━━━━━ ТЕКСТ ━━━━━
Читаем Язык в революционное время полностью

В языке навечно сохранилось эхо не только исключительных событий в жизни народа, но и повседневной жизни — и главным образом ее. С этой точки зрения творение языка не прекращается, пока им живут, на нем думают и разговаривают. Чем более значима наша духовная жизнь, находящая свое выражение в языке, тем больший вклад мы вносим в эту невидимую национальную сокровищницу. Тем самым мы творим для себя и для тех, кто придет за нами, более возвышенную и чистую атмосферу жизни. Каждое слово, в которое мы вложили мысль и чувство, воздействовало на кого-то, и этот кто-то не сможет произнести его, не ощутив того, что ощущали мы. И напротив, шаблонное мышление индивидуумов обесценивает слова и лишает их содержательности, снижая тем самым ценность национальной мысли.

У каждого языка есть свой заколдованный круг, и всякий попадающий в него подвергается влиянию, которое оказывает на него каждое слово. Тот, кто изучал несколько языков, знает, что всякий раз, когда он переходит с языка на язык, он меняется сам. «Твой голос, когда ты говоришь на этом языке, не такой, как когда ты говоришь на другом языке» — подобное мы слышали не раз. Уроженцы российской черты оседлости, даже те из них, у кого не было никакой возможности сблизиться с русскими, приобрели под влиянием русского языка и литературы и нечто из характерных черт русской души. Ибо язык — это не только набор слов и выражений, а прошлое народа, которое оставило свою душу в языке.

«Во дни сомнений, во дни тягостных раздумий о судьбах моей родины, — ты один мне поддержка и опора, о великий, могучий, правдивый и свободный русский язык! <…> Но нельзя верить, чтобы такой язык не был дан великому народу!» (И. С. Тургенев. «Русский язык»)
━━━━━ ИЗВЛЕЧЁННЫЕ МАТЕРИАЛЫ ━━━━━
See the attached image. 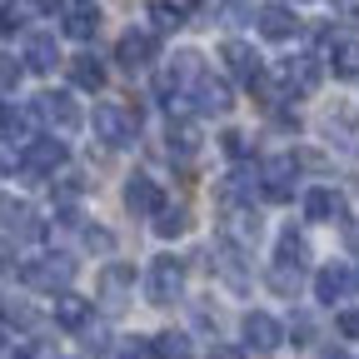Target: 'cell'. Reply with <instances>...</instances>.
<instances>
[{
  "instance_id": "obj_10",
  "label": "cell",
  "mask_w": 359,
  "mask_h": 359,
  "mask_svg": "<svg viewBox=\"0 0 359 359\" xmlns=\"http://www.w3.org/2000/svg\"><path fill=\"white\" fill-rule=\"evenodd\" d=\"M354 290H359V269H349V264H325L320 275H314V299L320 304H339Z\"/></svg>"
},
{
  "instance_id": "obj_17",
  "label": "cell",
  "mask_w": 359,
  "mask_h": 359,
  "mask_svg": "<svg viewBox=\"0 0 359 359\" xmlns=\"http://www.w3.org/2000/svg\"><path fill=\"white\" fill-rule=\"evenodd\" d=\"M255 30L264 35V40H294V30H299V15L290 11V6H259L255 11Z\"/></svg>"
},
{
  "instance_id": "obj_36",
  "label": "cell",
  "mask_w": 359,
  "mask_h": 359,
  "mask_svg": "<svg viewBox=\"0 0 359 359\" xmlns=\"http://www.w3.org/2000/svg\"><path fill=\"white\" fill-rule=\"evenodd\" d=\"M339 334L344 339H359V309H344L339 314Z\"/></svg>"
},
{
  "instance_id": "obj_12",
  "label": "cell",
  "mask_w": 359,
  "mask_h": 359,
  "mask_svg": "<svg viewBox=\"0 0 359 359\" xmlns=\"http://www.w3.org/2000/svg\"><path fill=\"white\" fill-rule=\"evenodd\" d=\"M155 55H160L155 30H125V35H120V45H115V60H120L125 70H145Z\"/></svg>"
},
{
  "instance_id": "obj_26",
  "label": "cell",
  "mask_w": 359,
  "mask_h": 359,
  "mask_svg": "<svg viewBox=\"0 0 359 359\" xmlns=\"http://www.w3.org/2000/svg\"><path fill=\"white\" fill-rule=\"evenodd\" d=\"M70 80H75L80 90H100V85H105V60L90 55V50L75 55V60H70Z\"/></svg>"
},
{
  "instance_id": "obj_39",
  "label": "cell",
  "mask_w": 359,
  "mask_h": 359,
  "mask_svg": "<svg viewBox=\"0 0 359 359\" xmlns=\"http://www.w3.org/2000/svg\"><path fill=\"white\" fill-rule=\"evenodd\" d=\"M210 359H250V354L235 349V344H219V349H210Z\"/></svg>"
},
{
  "instance_id": "obj_32",
  "label": "cell",
  "mask_w": 359,
  "mask_h": 359,
  "mask_svg": "<svg viewBox=\"0 0 359 359\" xmlns=\"http://www.w3.org/2000/svg\"><path fill=\"white\" fill-rule=\"evenodd\" d=\"M85 230V250H95V255H110L115 250V235L105 230V224H80Z\"/></svg>"
},
{
  "instance_id": "obj_5",
  "label": "cell",
  "mask_w": 359,
  "mask_h": 359,
  "mask_svg": "<svg viewBox=\"0 0 359 359\" xmlns=\"http://www.w3.org/2000/svg\"><path fill=\"white\" fill-rule=\"evenodd\" d=\"M294 170H299V160L294 155H275V160H264L255 175H259V195L269 200V205H285V200H294Z\"/></svg>"
},
{
  "instance_id": "obj_40",
  "label": "cell",
  "mask_w": 359,
  "mask_h": 359,
  "mask_svg": "<svg viewBox=\"0 0 359 359\" xmlns=\"http://www.w3.org/2000/svg\"><path fill=\"white\" fill-rule=\"evenodd\" d=\"M11 359H40V349H15Z\"/></svg>"
},
{
  "instance_id": "obj_42",
  "label": "cell",
  "mask_w": 359,
  "mask_h": 359,
  "mask_svg": "<svg viewBox=\"0 0 359 359\" xmlns=\"http://www.w3.org/2000/svg\"><path fill=\"white\" fill-rule=\"evenodd\" d=\"M0 354H6V334H0Z\"/></svg>"
},
{
  "instance_id": "obj_16",
  "label": "cell",
  "mask_w": 359,
  "mask_h": 359,
  "mask_svg": "<svg viewBox=\"0 0 359 359\" xmlns=\"http://www.w3.org/2000/svg\"><path fill=\"white\" fill-rule=\"evenodd\" d=\"M55 65H60V45H55V35H45V30H30V35H25V60H20V70L50 75Z\"/></svg>"
},
{
  "instance_id": "obj_2",
  "label": "cell",
  "mask_w": 359,
  "mask_h": 359,
  "mask_svg": "<svg viewBox=\"0 0 359 359\" xmlns=\"http://www.w3.org/2000/svg\"><path fill=\"white\" fill-rule=\"evenodd\" d=\"M20 280H25L30 290L60 294V290L75 280V259L60 255V250H50V255H40V259H25V264H20Z\"/></svg>"
},
{
  "instance_id": "obj_38",
  "label": "cell",
  "mask_w": 359,
  "mask_h": 359,
  "mask_svg": "<svg viewBox=\"0 0 359 359\" xmlns=\"http://www.w3.org/2000/svg\"><path fill=\"white\" fill-rule=\"evenodd\" d=\"M80 334H85V344H90V349H105V344H110V334H105V330H80Z\"/></svg>"
},
{
  "instance_id": "obj_13",
  "label": "cell",
  "mask_w": 359,
  "mask_h": 359,
  "mask_svg": "<svg viewBox=\"0 0 359 359\" xmlns=\"http://www.w3.org/2000/svg\"><path fill=\"white\" fill-rule=\"evenodd\" d=\"M60 30L70 40H95L100 30V11H95V0H65V11H60Z\"/></svg>"
},
{
  "instance_id": "obj_8",
  "label": "cell",
  "mask_w": 359,
  "mask_h": 359,
  "mask_svg": "<svg viewBox=\"0 0 359 359\" xmlns=\"http://www.w3.org/2000/svg\"><path fill=\"white\" fill-rule=\"evenodd\" d=\"M219 230H224V245H235V250L255 245L259 240V210L255 205H224Z\"/></svg>"
},
{
  "instance_id": "obj_7",
  "label": "cell",
  "mask_w": 359,
  "mask_h": 359,
  "mask_svg": "<svg viewBox=\"0 0 359 359\" xmlns=\"http://www.w3.org/2000/svg\"><path fill=\"white\" fill-rule=\"evenodd\" d=\"M230 105H235L230 80H215V75H200L195 80V90H190V110L195 115H230Z\"/></svg>"
},
{
  "instance_id": "obj_34",
  "label": "cell",
  "mask_w": 359,
  "mask_h": 359,
  "mask_svg": "<svg viewBox=\"0 0 359 359\" xmlns=\"http://www.w3.org/2000/svg\"><path fill=\"white\" fill-rule=\"evenodd\" d=\"M11 170H20V145L11 135H0V175H11Z\"/></svg>"
},
{
  "instance_id": "obj_33",
  "label": "cell",
  "mask_w": 359,
  "mask_h": 359,
  "mask_svg": "<svg viewBox=\"0 0 359 359\" xmlns=\"http://www.w3.org/2000/svg\"><path fill=\"white\" fill-rule=\"evenodd\" d=\"M0 320H11V325H20V330H30V320L35 314L20 304V299H0Z\"/></svg>"
},
{
  "instance_id": "obj_29",
  "label": "cell",
  "mask_w": 359,
  "mask_h": 359,
  "mask_svg": "<svg viewBox=\"0 0 359 359\" xmlns=\"http://www.w3.org/2000/svg\"><path fill=\"white\" fill-rule=\"evenodd\" d=\"M275 264H309V240L299 235V230H285L280 235V250H275Z\"/></svg>"
},
{
  "instance_id": "obj_23",
  "label": "cell",
  "mask_w": 359,
  "mask_h": 359,
  "mask_svg": "<svg viewBox=\"0 0 359 359\" xmlns=\"http://www.w3.org/2000/svg\"><path fill=\"white\" fill-rule=\"evenodd\" d=\"M130 290H135V269L130 264H110L105 275H100V299L105 304H125Z\"/></svg>"
},
{
  "instance_id": "obj_9",
  "label": "cell",
  "mask_w": 359,
  "mask_h": 359,
  "mask_svg": "<svg viewBox=\"0 0 359 359\" xmlns=\"http://www.w3.org/2000/svg\"><path fill=\"white\" fill-rule=\"evenodd\" d=\"M240 330H245V349H255V354H275V349L285 344L280 320H275V314H264V309H250Z\"/></svg>"
},
{
  "instance_id": "obj_31",
  "label": "cell",
  "mask_w": 359,
  "mask_h": 359,
  "mask_svg": "<svg viewBox=\"0 0 359 359\" xmlns=\"http://www.w3.org/2000/svg\"><path fill=\"white\" fill-rule=\"evenodd\" d=\"M269 290H275V294H294L299 290V269L294 264H275V269H269Z\"/></svg>"
},
{
  "instance_id": "obj_24",
  "label": "cell",
  "mask_w": 359,
  "mask_h": 359,
  "mask_svg": "<svg viewBox=\"0 0 359 359\" xmlns=\"http://www.w3.org/2000/svg\"><path fill=\"white\" fill-rule=\"evenodd\" d=\"M325 125H330V140H334V145H344V150H359V115H354V110L334 105Z\"/></svg>"
},
{
  "instance_id": "obj_6",
  "label": "cell",
  "mask_w": 359,
  "mask_h": 359,
  "mask_svg": "<svg viewBox=\"0 0 359 359\" xmlns=\"http://www.w3.org/2000/svg\"><path fill=\"white\" fill-rule=\"evenodd\" d=\"M30 115H35V120H45V125H60V130L85 125V115H80V105H75L70 90H45V95H35Z\"/></svg>"
},
{
  "instance_id": "obj_22",
  "label": "cell",
  "mask_w": 359,
  "mask_h": 359,
  "mask_svg": "<svg viewBox=\"0 0 359 359\" xmlns=\"http://www.w3.org/2000/svg\"><path fill=\"white\" fill-rule=\"evenodd\" d=\"M304 215H309V219H339V215H344L339 190H330V185H314V190H304Z\"/></svg>"
},
{
  "instance_id": "obj_43",
  "label": "cell",
  "mask_w": 359,
  "mask_h": 359,
  "mask_svg": "<svg viewBox=\"0 0 359 359\" xmlns=\"http://www.w3.org/2000/svg\"><path fill=\"white\" fill-rule=\"evenodd\" d=\"M120 359H135V354H120Z\"/></svg>"
},
{
  "instance_id": "obj_35",
  "label": "cell",
  "mask_w": 359,
  "mask_h": 359,
  "mask_svg": "<svg viewBox=\"0 0 359 359\" xmlns=\"http://www.w3.org/2000/svg\"><path fill=\"white\" fill-rule=\"evenodd\" d=\"M15 80H20V65L0 55V95H6V90H15Z\"/></svg>"
},
{
  "instance_id": "obj_4",
  "label": "cell",
  "mask_w": 359,
  "mask_h": 359,
  "mask_svg": "<svg viewBox=\"0 0 359 359\" xmlns=\"http://www.w3.org/2000/svg\"><path fill=\"white\" fill-rule=\"evenodd\" d=\"M145 294L155 304H175L180 294H185V264H180L175 255H155L150 269H145Z\"/></svg>"
},
{
  "instance_id": "obj_21",
  "label": "cell",
  "mask_w": 359,
  "mask_h": 359,
  "mask_svg": "<svg viewBox=\"0 0 359 359\" xmlns=\"http://www.w3.org/2000/svg\"><path fill=\"white\" fill-rule=\"evenodd\" d=\"M150 219H155V235H160V240H180V235H190V224H195V215H190L185 205H170V200H165Z\"/></svg>"
},
{
  "instance_id": "obj_25",
  "label": "cell",
  "mask_w": 359,
  "mask_h": 359,
  "mask_svg": "<svg viewBox=\"0 0 359 359\" xmlns=\"http://www.w3.org/2000/svg\"><path fill=\"white\" fill-rule=\"evenodd\" d=\"M150 359H195V344H190V334H180V330H160L150 339Z\"/></svg>"
},
{
  "instance_id": "obj_18",
  "label": "cell",
  "mask_w": 359,
  "mask_h": 359,
  "mask_svg": "<svg viewBox=\"0 0 359 359\" xmlns=\"http://www.w3.org/2000/svg\"><path fill=\"white\" fill-rule=\"evenodd\" d=\"M160 205H165V190L155 185L150 175H130L125 180V210L130 215H155Z\"/></svg>"
},
{
  "instance_id": "obj_41",
  "label": "cell",
  "mask_w": 359,
  "mask_h": 359,
  "mask_svg": "<svg viewBox=\"0 0 359 359\" xmlns=\"http://www.w3.org/2000/svg\"><path fill=\"white\" fill-rule=\"evenodd\" d=\"M325 359H349V354H344V349H330V354H325Z\"/></svg>"
},
{
  "instance_id": "obj_20",
  "label": "cell",
  "mask_w": 359,
  "mask_h": 359,
  "mask_svg": "<svg viewBox=\"0 0 359 359\" xmlns=\"http://www.w3.org/2000/svg\"><path fill=\"white\" fill-rule=\"evenodd\" d=\"M0 224L15 235V240H30V235H40V219H35V210L25 205V200H0Z\"/></svg>"
},
{
  "instance_id": "obj_11",
  "label": "cell",
  "mask_w": 359,
  "mask_h": 359,
  "mask_svg": "<svg viewBox=\"0 0 359 359\" xmlns=\"http://www.w3.org/2000/svg\"><path fill=\"white\" fill-rule=\"evenodd\" d=\"M320 80H325V70H320V60H309V55H294V60L280 65L285 95H314V90H320Z\"/></svg>"
},
{
  "instance_id": "obj_27",
  "label": "cell",
  "mask_w": 359,
  "mask_h": 359,
  "mask_svg": "<svg viewBox=\"0 0 359 359\" xmlns=\"http://www.w3.org/2000/svg\"><path fill=\"white\" fill-rule=\"evenodd\" d=\"M330 70L339 80H359V40H334L330 45Z\"/></svg>"
},
{
  "instance_id": "obj_30",
  "label": "cell",
  "mask_w": 359,
  "mask_h": 359,
  "mask_svg": "<svg viewBox=\"0 0 359 359\" xmlns=\"http://www.w3.org/2000/svg\"><path fill=\"white\" fill-rule=\"evenodd\" d=\"M30 0H6L0 6V35H15V30H25V20H30Z\"/></svg>"
},
{
  "instance_id": "obj_14",
  "label": "cell",
  "mask_w": 359,
  "mask_h": 359,
  "mask_svg": "<svg viewBox=\"0 0 359 359\" xmlns=\"http://www.w3.org/2000/svg\"><path fill=\"white\" fill-rule=\"evenodd\" d=\"M219 60H224V70H230L240 85H255V80L264 75V65H259V55H255V45H245V40H224Z\"/></svg>"
},
{
  "instance_id": "obj_15",
  "label": "cell",
  "mask_w": 359,
  "mask_h": 359,
  "mask_svg": "<svg viewBox=\"0 0 359 359\" xmlns=\"http://www.w3.org/2000/svg\"><path fill=\"white\" fill-rule=\"evenodd\" d=\"M55 325H60V330H70V334L90 330V325H95V304H90L85 294L60 290V294H55Z\"/></svg>"
},
{
  "instance_id": "obj_19",
  "label": "cell",
  "mask_w": 359,
  "mask_h": 359,
  "mask_svg": "<svg viewBox=\"0 0 359 359\" xmlns=\"http://www.w3.org/2000/svg\"><path fill=\"white\" fill-rule=\"evenodd\" d=\"M170 155L175 160H195L200 155V145H205V135H200V125L190 120V115H180V120H170Z\"/></svg>"
},
{
  "instance_id": "obj_37",
  "label": "cell",
  "mask_w": 359,
  "mask_h": 359,
  "mask_svg": "<svg viewBox=\"0 0 359 359\" xmlns=\"http://www.w3.org/2000/svg\"><path fill=\"white\" fill-rule=\"evenodd\" d=\"M224 150H230L235 160H245V135H240V130H230V135H224Z\"/></svg>"
},
{
  "instance_id": "obj_1",
  "label": "cell",
  "mask_w": 359,
  "mask_h": 359,
  "mask_svg": "<svg viewBox=\"0 0 359 359\" xmlns=\"http://www.w3.org/2000/svg\"><path fill=\"white\" fill-rule=\"evenodd\" d=\"M95 135L110 150H130L135 140H140V115H135L130 105L105 100V105H95Z\"/></svg>"
},
{
  "instance_id": "obj_3",
  "label": "cell",
  "mask_w": 359,
  "mask_h": 359,
  "mask_svg": "<svg viewBox=\"0 0 359 359\" xmlns=\"http://www.w3.org/2000/svg\"><path fill=\"white\" fill-rule=\"evenodd\" d=\"M65 165H70V145H65V140H55V135H35L30 145H20V170H25V175L55 180Z\"/></svg>"
},
{
  "instance_id": "obj_28",
  "label": "cell",
  "mask_w": 359,
  "mask_h": 359,
  "mask_svg": "<svg viewBox=\"0 0 359 359\" xmlns=\"http://www.w3.org/2000/svg\"><path fill=\"white\" fill-rule=\"evenodd\" d=\"M185 15H190L185 0H150V25H155V30H180V25H185Z\"/></svg>"
}]
</instances>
━━━━━
ЗАДАНИЯ К ТЕКСТУ:
[1] Перепишите дословно фрагмент текста о языке: начните со слов «Читаем Язык в» и остановитесь после слов «ценность национальной мысли.».
[2] Назовите все прилагательные, которыми русский язык определяется в обращении к нему в цитате из Тургенева в конце текста о языке.

ОТВЕТЫ К ЗАДАНИЯМ:
[1]
Читаем Язык в революционное время полностью

В языке навечно сохранилось эхо не только исключительных событий в жизни народа, но и повседневной жизни — и главным образом ее. С этой точки зрения творение языка не прекращается, пока им живут, на нем думают и разговаривают. Чем более значима наша духовная жизнь, находящая свое выражение в языке, тем больший вклад мы вносим в эту невидимую национальную сокровищницу. Тем самым мы творим для себя и для тех, кто придет за нами, более возвышенную и чистую атмосферу жизни. Каждое слово, в которое мы вложили мысль и чувство, воздействовало на кого-то, и этот кто-то не сможет произнести его, не ощутив того, что ощущали мы. И напротив, шаблонное мышление индивидуумов обесценивает слова и лишает их содержательности, снижая тем самым ценность национальной мысли.

[2] Великий, могучий, правдивый, свободный.